- [Available data]:

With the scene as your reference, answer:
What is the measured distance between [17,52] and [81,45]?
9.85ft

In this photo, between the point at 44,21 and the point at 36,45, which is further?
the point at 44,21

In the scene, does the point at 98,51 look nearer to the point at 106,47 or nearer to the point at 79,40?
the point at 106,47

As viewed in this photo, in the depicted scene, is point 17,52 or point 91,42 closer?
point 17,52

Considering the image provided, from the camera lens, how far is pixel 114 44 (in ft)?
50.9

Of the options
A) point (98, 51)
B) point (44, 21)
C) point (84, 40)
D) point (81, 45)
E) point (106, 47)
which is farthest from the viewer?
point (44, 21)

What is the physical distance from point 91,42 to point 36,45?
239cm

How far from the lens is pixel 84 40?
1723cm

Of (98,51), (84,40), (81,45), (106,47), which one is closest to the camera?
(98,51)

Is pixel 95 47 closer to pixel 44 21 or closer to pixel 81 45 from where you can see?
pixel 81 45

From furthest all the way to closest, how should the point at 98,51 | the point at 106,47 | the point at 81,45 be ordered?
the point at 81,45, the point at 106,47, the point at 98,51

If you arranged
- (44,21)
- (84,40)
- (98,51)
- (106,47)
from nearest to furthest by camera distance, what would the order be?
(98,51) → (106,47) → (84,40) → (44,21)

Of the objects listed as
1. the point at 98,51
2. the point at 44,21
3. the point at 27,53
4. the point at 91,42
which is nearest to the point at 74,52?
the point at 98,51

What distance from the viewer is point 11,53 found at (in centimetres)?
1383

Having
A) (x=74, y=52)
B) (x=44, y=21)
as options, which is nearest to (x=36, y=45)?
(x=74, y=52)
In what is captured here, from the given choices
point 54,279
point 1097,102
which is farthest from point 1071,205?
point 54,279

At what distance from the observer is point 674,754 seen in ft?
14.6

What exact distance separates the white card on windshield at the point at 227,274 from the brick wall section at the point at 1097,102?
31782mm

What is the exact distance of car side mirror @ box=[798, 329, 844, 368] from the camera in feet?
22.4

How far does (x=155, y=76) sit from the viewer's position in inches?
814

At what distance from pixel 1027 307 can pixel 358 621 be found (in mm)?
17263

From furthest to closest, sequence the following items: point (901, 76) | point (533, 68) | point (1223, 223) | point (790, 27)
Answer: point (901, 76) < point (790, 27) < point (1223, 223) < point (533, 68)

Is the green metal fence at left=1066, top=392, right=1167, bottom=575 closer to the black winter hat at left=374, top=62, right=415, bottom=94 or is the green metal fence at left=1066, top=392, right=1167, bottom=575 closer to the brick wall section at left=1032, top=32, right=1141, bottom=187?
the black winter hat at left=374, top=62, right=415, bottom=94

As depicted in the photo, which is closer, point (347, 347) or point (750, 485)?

- [Your instructions]:
Repeat only what runs from the line holding "What is the exact" to the end of the data, keeping every line exactly as written, first and last included.

- [Response for this exercise]:
What is the exact distance of car side mirror @ box=[798, 329, 844, 368] from the camera in feet?
22.4

How far does (x=155, y=76) sit from the viewer's position in inches?
814

At what distance from pixel 1027 307 can pixel 358 621 be found (in mm)?
17263

From furthest to closest, sequence the following items: point (901, 76) | point (533, 68) | point (1223, 223) | point (790, 27)
Answer: point (901, 76) < point (790, 27) < point (1223, 223) < point (533, 68)

Is the green metal fence at left=1066, top=392, right=1167, bottom=575 closer to the black winter hat at left=374, top=62, right=415, bottom=94 or is the green metal fence at left=1066, top=392, right=1167, bottom=575 closer to the brick wall section at left=1032, top=32, right=1141, bottom=187?
the black winter hat at left=374, top=62, right=415, bottom=94

As depicted in the photo, which is closer, point (347, 347) or point (750, 485)?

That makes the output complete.